Al Jazeera eyeing more eyes in '08


Al Jazeera English has set its sights on millions of new viewers for the new year, especially in the U.S. and India, managing director Nigel Parsons said Thursday.

"We're quietly optimistic of announcing a major deal in the United States within the next six months," he said, adding that the 24-hour news and current affairs channel already has signed several license deals in principle in India but is waiting to get an official broadcast license.

"I believe it's just bureaucracy, but we're close to getting a license," he said of India.

Launched a year ago with an audience of 80 million households worldwide, the English service of the Doha-based broadcaster — 100% owned by the Qatari government — now claims to have an audience of 110 million households, including 2 million in the U.S. through a deal there with Burlington Telecom.

The broadcaster will increase its presence in Hong Kong in 2008 by launching on cable there in January and also is hoping to boost its presence in Singapore, where it recently signed an IPTV deal and applied for a cable license.

"Our competitors have an audience of about 200 million.

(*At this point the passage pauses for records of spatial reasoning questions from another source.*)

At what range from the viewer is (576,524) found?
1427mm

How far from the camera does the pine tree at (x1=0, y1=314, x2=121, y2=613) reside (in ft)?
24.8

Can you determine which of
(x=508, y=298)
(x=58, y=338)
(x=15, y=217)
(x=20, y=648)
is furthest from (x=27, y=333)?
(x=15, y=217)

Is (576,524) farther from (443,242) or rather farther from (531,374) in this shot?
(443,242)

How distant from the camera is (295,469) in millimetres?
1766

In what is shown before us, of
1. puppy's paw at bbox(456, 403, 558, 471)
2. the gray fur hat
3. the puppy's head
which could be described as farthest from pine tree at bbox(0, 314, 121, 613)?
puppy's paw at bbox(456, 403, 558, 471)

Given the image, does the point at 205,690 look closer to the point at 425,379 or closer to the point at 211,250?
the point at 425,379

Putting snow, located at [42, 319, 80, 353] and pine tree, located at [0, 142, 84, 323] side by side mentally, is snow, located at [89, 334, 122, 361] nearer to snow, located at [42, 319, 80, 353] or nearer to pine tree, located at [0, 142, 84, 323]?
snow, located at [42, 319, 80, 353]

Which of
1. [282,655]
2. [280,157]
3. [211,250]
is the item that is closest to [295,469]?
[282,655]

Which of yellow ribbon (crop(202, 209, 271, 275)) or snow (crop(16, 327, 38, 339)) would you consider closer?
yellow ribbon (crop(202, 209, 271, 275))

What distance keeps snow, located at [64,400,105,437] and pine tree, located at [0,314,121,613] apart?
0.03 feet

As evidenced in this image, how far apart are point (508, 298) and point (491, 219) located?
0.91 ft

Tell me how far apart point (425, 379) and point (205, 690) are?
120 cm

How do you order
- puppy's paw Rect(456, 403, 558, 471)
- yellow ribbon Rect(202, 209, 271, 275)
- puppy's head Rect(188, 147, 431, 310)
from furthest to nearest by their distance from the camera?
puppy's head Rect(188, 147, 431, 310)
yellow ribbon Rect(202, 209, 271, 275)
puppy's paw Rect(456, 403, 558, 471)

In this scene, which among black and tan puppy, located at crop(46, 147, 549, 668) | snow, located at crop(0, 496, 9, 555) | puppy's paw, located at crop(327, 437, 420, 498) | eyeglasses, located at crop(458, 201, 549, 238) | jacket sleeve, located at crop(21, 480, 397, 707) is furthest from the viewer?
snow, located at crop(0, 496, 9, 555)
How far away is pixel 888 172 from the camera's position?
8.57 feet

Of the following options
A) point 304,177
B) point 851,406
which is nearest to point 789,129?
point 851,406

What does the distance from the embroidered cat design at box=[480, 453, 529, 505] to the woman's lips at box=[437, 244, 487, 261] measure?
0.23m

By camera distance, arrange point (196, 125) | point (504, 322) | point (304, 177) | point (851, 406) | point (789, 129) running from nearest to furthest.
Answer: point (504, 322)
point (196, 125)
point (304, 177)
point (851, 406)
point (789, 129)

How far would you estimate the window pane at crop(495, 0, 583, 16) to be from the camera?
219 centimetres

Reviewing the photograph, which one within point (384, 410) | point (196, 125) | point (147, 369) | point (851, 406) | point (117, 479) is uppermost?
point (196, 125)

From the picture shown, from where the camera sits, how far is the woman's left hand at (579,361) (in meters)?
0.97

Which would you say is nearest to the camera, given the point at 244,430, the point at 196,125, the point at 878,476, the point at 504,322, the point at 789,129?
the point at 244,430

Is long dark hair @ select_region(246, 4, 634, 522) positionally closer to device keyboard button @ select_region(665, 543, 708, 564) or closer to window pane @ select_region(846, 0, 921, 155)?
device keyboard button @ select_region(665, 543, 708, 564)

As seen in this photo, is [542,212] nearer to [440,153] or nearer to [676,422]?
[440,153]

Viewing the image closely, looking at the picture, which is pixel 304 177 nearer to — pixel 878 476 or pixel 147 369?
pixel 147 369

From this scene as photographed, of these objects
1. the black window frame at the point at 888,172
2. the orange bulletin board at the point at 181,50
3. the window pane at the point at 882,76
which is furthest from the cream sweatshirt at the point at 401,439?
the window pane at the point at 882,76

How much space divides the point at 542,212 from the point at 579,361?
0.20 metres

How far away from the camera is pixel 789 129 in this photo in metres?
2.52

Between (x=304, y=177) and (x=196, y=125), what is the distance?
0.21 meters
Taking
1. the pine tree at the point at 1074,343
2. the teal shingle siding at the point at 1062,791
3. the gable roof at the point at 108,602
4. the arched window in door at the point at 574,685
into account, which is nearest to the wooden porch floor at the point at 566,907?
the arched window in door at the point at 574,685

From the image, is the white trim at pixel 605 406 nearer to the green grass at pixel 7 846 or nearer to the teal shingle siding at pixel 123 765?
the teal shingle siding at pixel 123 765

Clearly we want to be out there with them at least, if not more," Parsons said, adding that the broadcaster intends to focus on hotel distribution during the coming months as well as looking at the Latin American market.

Parsons recently submitted his 2008 budget wish list to the owners. It includes opening bureaus in Bangkok, Thailand; Damascus, Syria; and Lagos, Nigeria; as well as setting up studios in Nairobi, Kenya; and Gaza.

The broadcaster also is planning a hard relaunch in second-quarter 2008 with "new programs and new people," Parsons said. Its employee numbers have risen from 800 to 1,100 (including 450 journalists).

"I don't expect to add a lot more staff. I think we might expand to about 1,200 total," he said.

Parsons declined comment on the broadcaster's revenue but conceded that after one year it was "not close to break-even." He said it was not a concern because the station was not established as a commercial enterprise.